Sgomita e alza la voce, per avere il suo posto nella storia, un gruppo di autoproclamati “epistemologi” la cui occupazione prediletta sono le crociate contro la psicoanalisi. Come tutti i crociati sono alquanto fanatici e come tutti i fanatici sono tormentati da dubbi e costretti a convertirli in certezze. La loro avversione nei confronti della psicoanalisi è un fatto legittimo, fa parte della libertà d’opinione. Quello che rende i loro interventi sgradevoli, è una chiara professione di fede alla scienza che di fa essa un oggetto metafisico, trascendente. Questa fede cercano di diffonderla come culto religioso.
Uno degli esponenti del gruppo, docente di bioetica alla Sapienza di Roma e conoscitore della psicoanalisi per sentito dire, in una sua intervista a un settimanale dà un chiaro esempio dell’uso della scienza come sapere autoreferenziale, apodittico, chiuso in se stesso. Dice: “Se applichiamo alla psicoanalisi, intesa come cura, i criteri che definiscono una pratica clinica scientifica, questa non lo è. È pseudoscienza.”
Quali sarebbero questi criteri? Con quali criteri si prende cura di un disagio psichico, in definitiva di una relazione sofferta con gli altri e con la vita? Con gli stessi con cui si cura una polmonite, con quelli con cui si costruisce un aereo, o con quelli con cui si prevedono le condizioni metereologiche? Gli adepti di una fede acritica alla scienza, che la perverte in un sistema ideologico, confondono l’esperienza con il suo apparato logistico, il sapere sull’“umano” con la tecnologia.
Quando la scienza vola alto (con Einstein o con Euclide) cambia il nostro modo di vedere la realtà e noi stessi. Essa può acquisire un’espressività quasi artistica se è aperta alla scoperta, all’imprevisto, alla meraviglia. Quando, invece, sì contrae, rinsecchita, nel suo campo tecnico, può diventare pericolosa dal punto di vista etico e servire cattivi padroni. La si può usare per la sedia elettrica, per la bomba atomica, per le cavie umane, per la tortura, per il “lavaggio del cervello”. La perversione del rigore del pensiero (l’osservazione attenta, la capacità di connessione tra i fenomeni e la capacità di rendere riconoscibile ciò che prima non era) nel calcolo può portare a conseguenze devastanti.
In realtà ciò gli apostoli di una scienza brutalmente neopositivista combattono, è il fatto che il sapere scientifico è, necessariamente, eccentrico a se stesso (e nient’affatto dispensatore di verità assolute, divine). Pur non potendo ignorare la vita nella sua oggettività, l’essere umano è davvero vivo nel campo della propria esperienza soggettiva. La scienza per poter costituirsi come sapere aperto al vivere  non deve diventare portavoce di un discorso che riguarda solamente le condizioni materiali della nostra esistenza. Se la conoscenza di queste condizioni deve accordarsi rigorosamente con il principio logico della non contraddizione (o a è b o a non è b), la nostra esperienza questo principio lo rispetta e, al tempo stesso, non lo rispetta.
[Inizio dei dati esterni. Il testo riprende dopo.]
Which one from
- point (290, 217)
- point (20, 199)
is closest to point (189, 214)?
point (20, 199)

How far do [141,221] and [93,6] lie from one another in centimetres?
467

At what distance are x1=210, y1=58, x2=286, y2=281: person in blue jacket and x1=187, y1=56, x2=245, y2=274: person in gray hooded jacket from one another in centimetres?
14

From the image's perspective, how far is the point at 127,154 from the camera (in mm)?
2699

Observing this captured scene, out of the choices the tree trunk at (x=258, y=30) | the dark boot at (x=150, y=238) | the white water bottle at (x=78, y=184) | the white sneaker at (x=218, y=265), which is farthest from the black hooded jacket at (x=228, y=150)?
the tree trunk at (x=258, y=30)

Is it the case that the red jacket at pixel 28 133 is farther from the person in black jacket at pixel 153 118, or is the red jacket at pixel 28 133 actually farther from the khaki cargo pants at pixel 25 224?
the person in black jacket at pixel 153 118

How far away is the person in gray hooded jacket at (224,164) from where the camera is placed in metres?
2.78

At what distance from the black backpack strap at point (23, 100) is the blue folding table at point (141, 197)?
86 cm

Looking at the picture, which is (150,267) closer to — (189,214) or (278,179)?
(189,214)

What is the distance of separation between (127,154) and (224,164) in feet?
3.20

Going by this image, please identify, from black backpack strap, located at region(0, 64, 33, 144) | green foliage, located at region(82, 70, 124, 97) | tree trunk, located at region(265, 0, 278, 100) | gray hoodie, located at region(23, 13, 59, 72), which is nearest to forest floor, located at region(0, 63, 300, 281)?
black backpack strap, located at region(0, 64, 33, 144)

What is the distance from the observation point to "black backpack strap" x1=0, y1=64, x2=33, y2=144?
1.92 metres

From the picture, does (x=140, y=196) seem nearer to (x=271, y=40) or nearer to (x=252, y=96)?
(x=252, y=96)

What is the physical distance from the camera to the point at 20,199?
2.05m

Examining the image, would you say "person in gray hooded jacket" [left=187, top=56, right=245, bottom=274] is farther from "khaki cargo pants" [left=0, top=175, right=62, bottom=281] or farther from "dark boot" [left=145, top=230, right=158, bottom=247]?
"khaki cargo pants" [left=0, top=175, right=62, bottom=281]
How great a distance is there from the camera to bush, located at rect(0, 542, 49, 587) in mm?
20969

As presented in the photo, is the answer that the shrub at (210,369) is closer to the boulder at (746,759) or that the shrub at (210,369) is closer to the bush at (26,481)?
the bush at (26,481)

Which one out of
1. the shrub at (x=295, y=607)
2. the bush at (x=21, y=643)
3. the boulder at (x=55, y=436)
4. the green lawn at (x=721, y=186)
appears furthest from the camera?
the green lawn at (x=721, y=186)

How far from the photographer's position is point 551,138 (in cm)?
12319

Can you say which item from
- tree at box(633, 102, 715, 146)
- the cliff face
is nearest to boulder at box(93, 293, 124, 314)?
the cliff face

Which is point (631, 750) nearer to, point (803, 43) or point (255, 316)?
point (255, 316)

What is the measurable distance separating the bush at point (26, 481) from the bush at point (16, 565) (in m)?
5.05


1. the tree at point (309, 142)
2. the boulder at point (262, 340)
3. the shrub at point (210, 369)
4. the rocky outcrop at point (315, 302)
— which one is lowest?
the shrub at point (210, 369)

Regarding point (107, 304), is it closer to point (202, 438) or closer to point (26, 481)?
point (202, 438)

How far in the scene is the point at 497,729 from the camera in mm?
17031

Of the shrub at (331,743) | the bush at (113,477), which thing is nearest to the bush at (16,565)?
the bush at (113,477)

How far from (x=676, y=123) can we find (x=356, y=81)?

È l’eccentricità  della scienza rispetto alla propria logica fondativa che rende possibili, come Feyerabend ha dimostrato, le scoperte vere.
Della psicoanalisi si può pensare ciò che si vuole, ma la sua presenza nel campo del sapere e della cura di sé, ha reso più evidente l’eccentricità della scienza a se stessa, perché si colloca proprio in questo spazio che è un crinale. Si possono cercare certezze da tute le parti, solo dimenticando che la teoria della relatività e quella quantistica rispettano, ognuna per conto suo, il principio logico, ma sono tra di esse in aperta contraddizione.  Coloro che credono nelle evidenze inoppugnabili, seminano manipolazioni. Per essi la psicoanalisi sarà sempre un bersaglio (inconcludente).